◆ INSTRUCTIONS TO FOLLOW:
Could you set down, word for word, everything from the line containing "Is pixel 276" down to the last line, leaving the pictures out?

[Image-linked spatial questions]
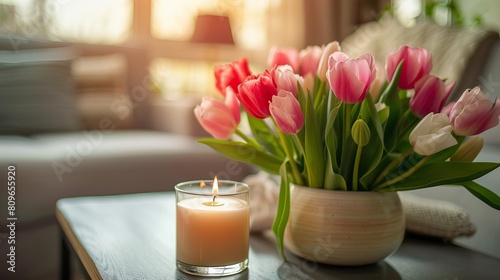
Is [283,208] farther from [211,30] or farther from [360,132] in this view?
[211,30]

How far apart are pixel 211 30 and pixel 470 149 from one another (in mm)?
2671

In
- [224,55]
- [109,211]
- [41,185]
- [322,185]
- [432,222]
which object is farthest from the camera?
[224,55]

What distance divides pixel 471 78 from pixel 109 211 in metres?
1.26

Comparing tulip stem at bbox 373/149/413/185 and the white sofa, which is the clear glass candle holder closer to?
tulip stem at bbox 373/149/413/185

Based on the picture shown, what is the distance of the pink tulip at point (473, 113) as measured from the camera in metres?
0.68

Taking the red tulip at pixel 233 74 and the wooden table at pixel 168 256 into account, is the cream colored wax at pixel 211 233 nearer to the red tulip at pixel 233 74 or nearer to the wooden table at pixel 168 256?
the wooden table at pixel 168 256

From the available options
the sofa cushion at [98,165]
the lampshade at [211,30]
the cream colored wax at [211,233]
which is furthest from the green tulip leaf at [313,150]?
the lampshade at [211,30]

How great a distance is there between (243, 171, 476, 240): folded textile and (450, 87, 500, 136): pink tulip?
0.26 meters

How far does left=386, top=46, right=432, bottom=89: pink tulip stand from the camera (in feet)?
2.52

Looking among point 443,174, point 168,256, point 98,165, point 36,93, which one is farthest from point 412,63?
point 36,93

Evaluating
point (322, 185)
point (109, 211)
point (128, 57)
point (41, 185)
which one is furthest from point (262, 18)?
point (322, 185)

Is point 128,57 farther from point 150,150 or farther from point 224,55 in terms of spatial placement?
point 224,55

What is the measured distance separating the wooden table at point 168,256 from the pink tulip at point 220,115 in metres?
0.19

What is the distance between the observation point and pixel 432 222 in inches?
37.2
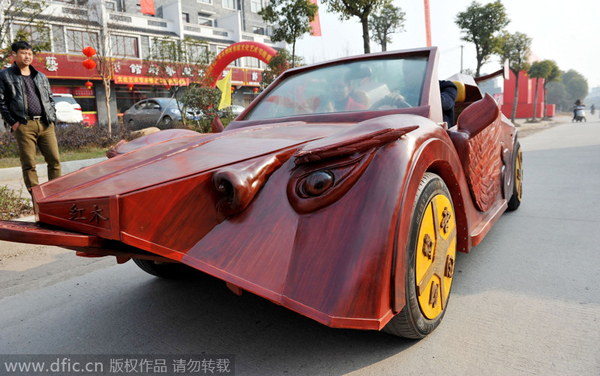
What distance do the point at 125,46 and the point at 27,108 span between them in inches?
1024

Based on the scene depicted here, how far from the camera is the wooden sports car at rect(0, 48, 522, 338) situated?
4.62 feet

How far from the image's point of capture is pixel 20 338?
1992 mm

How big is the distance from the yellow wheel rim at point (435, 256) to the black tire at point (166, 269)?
140 centimetres

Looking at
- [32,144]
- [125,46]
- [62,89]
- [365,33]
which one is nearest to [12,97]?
[32,144]

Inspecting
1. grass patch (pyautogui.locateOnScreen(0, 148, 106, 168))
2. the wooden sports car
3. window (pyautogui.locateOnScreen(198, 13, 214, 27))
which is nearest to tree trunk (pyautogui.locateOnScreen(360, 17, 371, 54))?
grass patch (pyautogui.locateOnScreen(0, 148, 106, 168))

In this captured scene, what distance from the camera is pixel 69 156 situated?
9.52 metres

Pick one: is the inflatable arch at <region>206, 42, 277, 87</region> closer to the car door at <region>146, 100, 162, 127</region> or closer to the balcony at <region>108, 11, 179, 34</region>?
the car door at <region>146, 100, 162, 127</region>

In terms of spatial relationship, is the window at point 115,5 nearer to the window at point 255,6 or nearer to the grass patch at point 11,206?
the window at point 255,6

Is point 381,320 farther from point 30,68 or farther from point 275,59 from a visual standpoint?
point 275,59

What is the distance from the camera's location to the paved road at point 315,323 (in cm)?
167

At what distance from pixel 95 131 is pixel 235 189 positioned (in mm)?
11584

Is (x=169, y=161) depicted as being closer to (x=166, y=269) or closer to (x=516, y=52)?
(x=166, y=269)

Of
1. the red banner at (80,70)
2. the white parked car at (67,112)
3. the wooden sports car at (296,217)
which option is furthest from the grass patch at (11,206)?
the red banner at (80,70)

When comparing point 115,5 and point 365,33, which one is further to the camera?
point 115,5
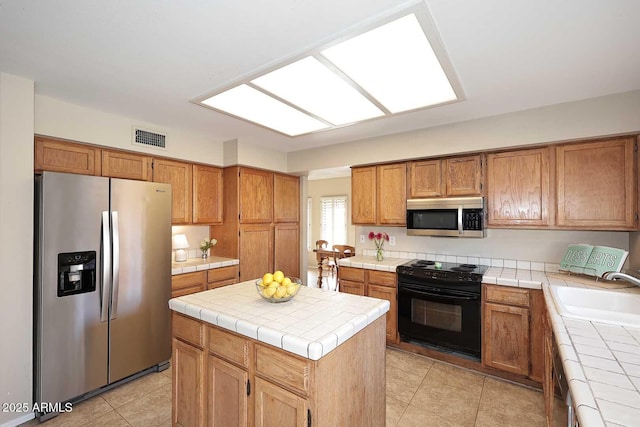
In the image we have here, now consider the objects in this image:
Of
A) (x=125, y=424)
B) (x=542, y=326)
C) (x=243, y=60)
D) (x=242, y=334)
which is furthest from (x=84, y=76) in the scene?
(x=542, y=326)

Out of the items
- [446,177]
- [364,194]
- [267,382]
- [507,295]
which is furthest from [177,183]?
[507,295]

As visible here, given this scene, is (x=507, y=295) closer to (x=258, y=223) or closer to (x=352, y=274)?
(x=352, y=274)

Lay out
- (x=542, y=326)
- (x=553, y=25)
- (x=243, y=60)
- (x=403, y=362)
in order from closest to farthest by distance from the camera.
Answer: (x=553, y=25) → (x=243, y=60) → (x=542, y=326) → (x=403, y=362)

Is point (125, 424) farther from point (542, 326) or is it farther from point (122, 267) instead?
point (542, 326)

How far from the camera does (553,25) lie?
1.50 metres

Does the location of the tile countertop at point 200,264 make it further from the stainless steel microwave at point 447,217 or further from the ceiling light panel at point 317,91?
the stainless steel microwave at point 447,217

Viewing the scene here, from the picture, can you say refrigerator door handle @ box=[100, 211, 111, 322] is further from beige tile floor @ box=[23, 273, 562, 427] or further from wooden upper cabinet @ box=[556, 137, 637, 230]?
wooden upper cabinet @ box=[556, 137, 637, 230]

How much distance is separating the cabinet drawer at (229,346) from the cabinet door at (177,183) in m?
2.09

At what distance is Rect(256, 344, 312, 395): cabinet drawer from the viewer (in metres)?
1.28

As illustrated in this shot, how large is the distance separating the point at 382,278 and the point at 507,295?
47.1 inches

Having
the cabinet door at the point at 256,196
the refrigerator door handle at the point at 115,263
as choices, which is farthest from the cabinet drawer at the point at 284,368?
the cabinet door at the point at 256,196

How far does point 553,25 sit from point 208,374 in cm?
267

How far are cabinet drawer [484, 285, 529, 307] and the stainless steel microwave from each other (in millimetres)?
569

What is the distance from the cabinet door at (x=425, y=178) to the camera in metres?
3.25
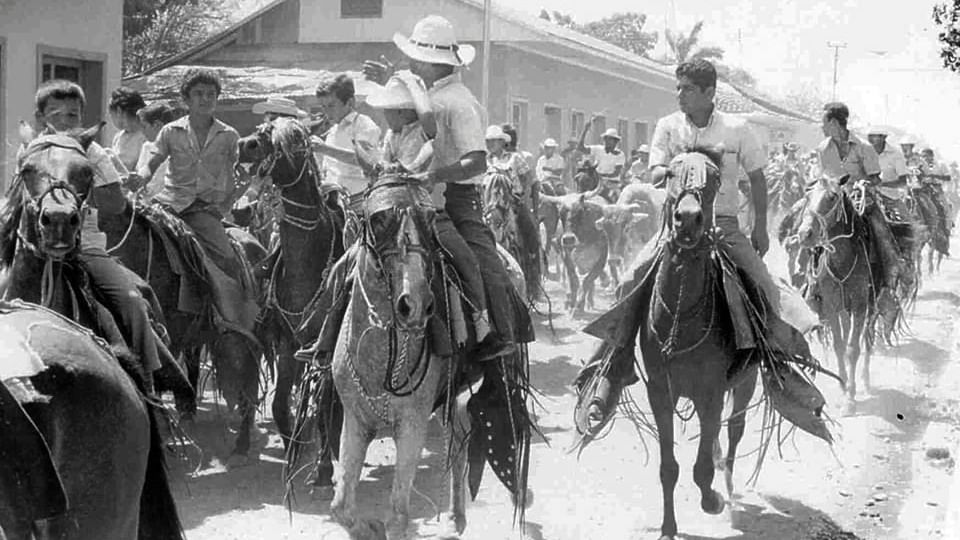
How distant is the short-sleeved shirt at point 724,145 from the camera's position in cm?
714

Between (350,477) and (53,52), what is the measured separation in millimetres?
11606

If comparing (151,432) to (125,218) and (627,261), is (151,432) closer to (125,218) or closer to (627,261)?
(125,218)

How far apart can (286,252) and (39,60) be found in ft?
28.8

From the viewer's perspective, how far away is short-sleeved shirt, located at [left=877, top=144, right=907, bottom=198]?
44.3 feet

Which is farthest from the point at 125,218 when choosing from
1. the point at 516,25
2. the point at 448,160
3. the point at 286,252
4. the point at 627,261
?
the point at 516,25

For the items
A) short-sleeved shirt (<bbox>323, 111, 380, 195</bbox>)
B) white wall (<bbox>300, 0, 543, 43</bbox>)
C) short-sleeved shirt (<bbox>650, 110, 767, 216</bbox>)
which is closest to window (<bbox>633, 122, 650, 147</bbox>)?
white wall (<bbox>300, 0, 543, 43</bbox>)

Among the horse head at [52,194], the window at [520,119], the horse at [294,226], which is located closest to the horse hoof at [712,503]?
the horse at [294,226]

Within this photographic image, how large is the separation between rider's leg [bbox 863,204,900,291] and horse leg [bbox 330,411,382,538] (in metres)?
6.86

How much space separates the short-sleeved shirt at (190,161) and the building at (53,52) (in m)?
4.83

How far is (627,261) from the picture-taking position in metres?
18.6

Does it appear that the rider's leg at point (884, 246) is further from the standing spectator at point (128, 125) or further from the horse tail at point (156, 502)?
the horse tail at point (156, 502)

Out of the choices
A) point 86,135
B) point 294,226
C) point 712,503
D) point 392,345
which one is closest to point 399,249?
point 392,345

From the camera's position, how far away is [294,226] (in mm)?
7602

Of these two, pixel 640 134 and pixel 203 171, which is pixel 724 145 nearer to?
pixel 203 171
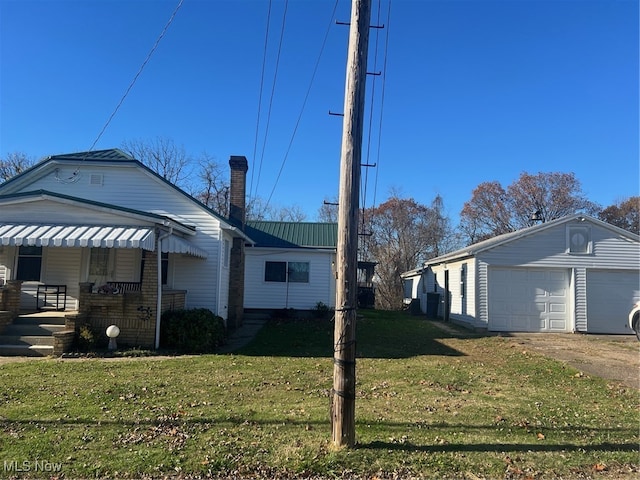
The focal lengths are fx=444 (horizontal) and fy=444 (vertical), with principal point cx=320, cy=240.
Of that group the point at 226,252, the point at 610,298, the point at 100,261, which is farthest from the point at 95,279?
the point at 610,298

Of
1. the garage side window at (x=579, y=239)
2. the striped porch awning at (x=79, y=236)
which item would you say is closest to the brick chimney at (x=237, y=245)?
the striped porch awning at (x=79, y=236)

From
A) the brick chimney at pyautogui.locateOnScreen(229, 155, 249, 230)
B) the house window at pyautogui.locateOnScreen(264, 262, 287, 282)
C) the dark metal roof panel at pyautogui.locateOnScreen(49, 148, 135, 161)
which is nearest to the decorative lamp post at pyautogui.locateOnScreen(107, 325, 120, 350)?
the dark metal roof panel at pyautogui.locateOnScreen(49, 148, 135, 161)

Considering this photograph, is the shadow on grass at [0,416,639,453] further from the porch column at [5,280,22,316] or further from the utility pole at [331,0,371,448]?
the porch column at [5,280,22,316]

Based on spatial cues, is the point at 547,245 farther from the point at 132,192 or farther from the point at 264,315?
the point at 132,192

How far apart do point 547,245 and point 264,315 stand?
1148 cm

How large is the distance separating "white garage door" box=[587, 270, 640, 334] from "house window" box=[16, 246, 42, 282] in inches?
713

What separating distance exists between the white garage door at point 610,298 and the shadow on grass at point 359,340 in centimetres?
559

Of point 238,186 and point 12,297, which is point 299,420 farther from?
point 238,186

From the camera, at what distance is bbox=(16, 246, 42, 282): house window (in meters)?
12.5

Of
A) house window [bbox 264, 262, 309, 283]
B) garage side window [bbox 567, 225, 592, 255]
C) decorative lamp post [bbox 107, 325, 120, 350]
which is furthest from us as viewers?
house window [bbox 264, 262, 309, 283]

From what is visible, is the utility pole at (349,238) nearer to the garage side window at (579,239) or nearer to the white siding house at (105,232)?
the white siding house at (105,232)

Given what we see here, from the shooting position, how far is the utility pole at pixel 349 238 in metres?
4.55

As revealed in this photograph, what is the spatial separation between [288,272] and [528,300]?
952cm

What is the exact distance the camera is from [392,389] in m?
7.18
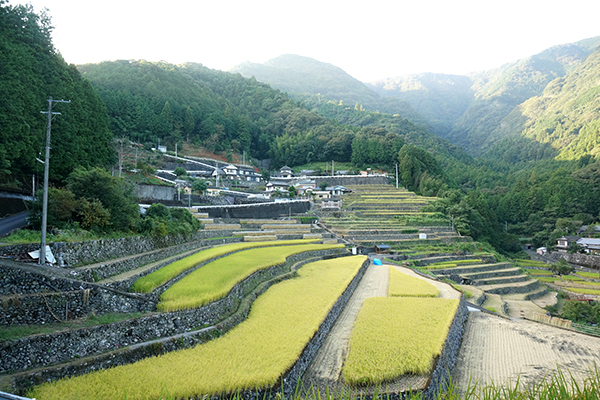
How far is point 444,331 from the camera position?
11547mm

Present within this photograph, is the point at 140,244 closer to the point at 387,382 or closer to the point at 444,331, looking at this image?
the point at 387,382

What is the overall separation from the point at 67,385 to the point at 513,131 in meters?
144

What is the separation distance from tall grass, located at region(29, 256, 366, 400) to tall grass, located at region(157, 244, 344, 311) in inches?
47.2

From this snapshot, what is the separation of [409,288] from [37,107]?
1911 cm

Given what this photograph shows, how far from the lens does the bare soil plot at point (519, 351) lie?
34.8 ft

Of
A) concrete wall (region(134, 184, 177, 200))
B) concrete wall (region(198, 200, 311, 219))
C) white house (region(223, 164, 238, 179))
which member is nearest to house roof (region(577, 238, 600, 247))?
concrete wall (region(198, 200, 311, 219))

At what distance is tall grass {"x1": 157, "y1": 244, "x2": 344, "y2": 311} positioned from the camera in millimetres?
10141

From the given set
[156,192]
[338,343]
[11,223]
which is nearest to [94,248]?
[11,223]

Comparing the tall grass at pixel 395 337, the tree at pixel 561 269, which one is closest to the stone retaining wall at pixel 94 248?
the tall grass at pixel 395 337

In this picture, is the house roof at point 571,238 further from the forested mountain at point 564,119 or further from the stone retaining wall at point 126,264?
the stone retaining wall at point 126,264

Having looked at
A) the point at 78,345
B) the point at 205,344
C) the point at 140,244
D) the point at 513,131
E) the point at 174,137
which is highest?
the point at 513,131

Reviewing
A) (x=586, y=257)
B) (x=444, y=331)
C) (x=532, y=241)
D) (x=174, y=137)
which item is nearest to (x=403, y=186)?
(x=532, y=241)

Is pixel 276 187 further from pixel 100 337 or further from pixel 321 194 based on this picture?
pixel 100 337

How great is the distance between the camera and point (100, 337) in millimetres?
7902
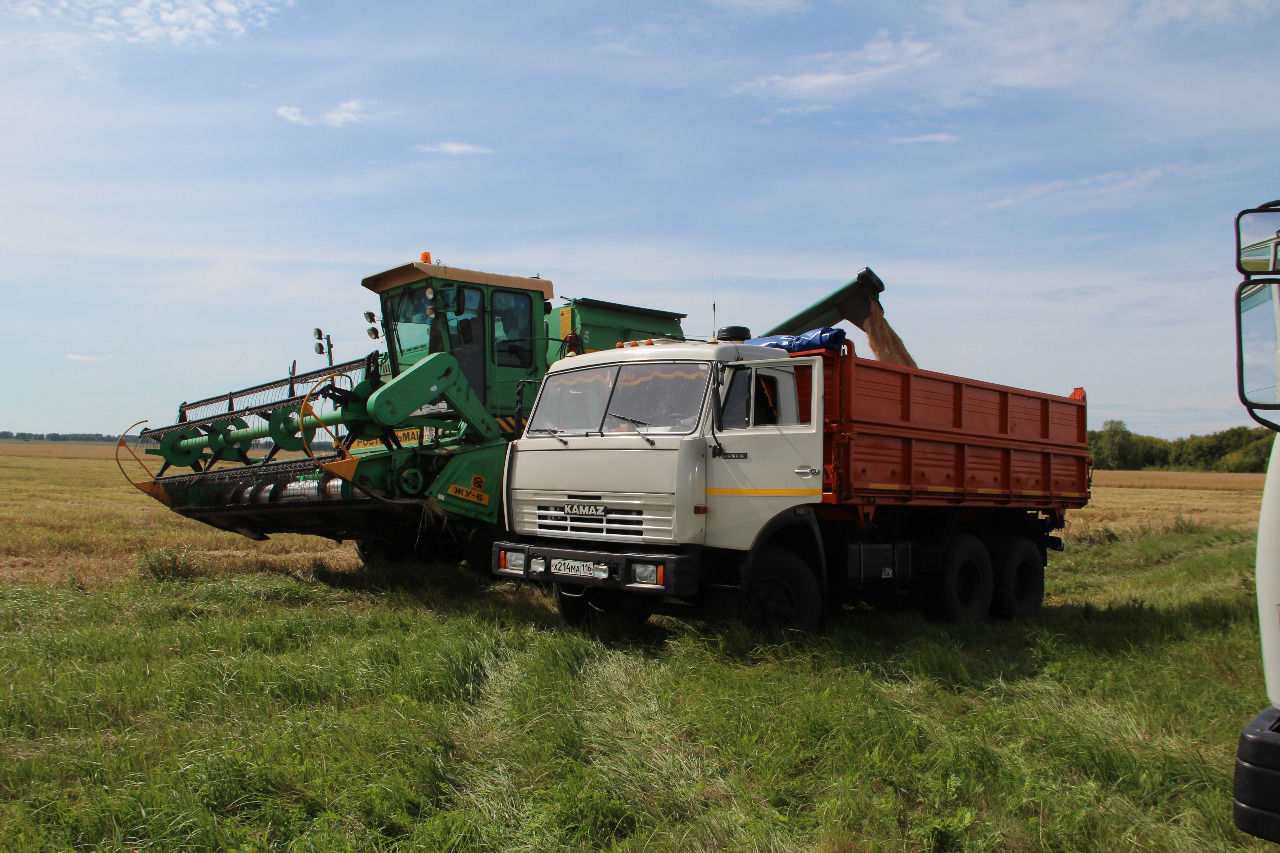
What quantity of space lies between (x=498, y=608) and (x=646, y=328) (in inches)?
207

◆ THE COMPLETED TASK:
Is pixel 276 187 further from pixel 100 337 or further from pixel 321 194 based on this picture?
pixel 100 337

How great is the distance between the camera and point (100, 337) in millimetres?
7902
What quantity of space lies between (x=498, y=608) and (x=646, y=328) (in inches)?
207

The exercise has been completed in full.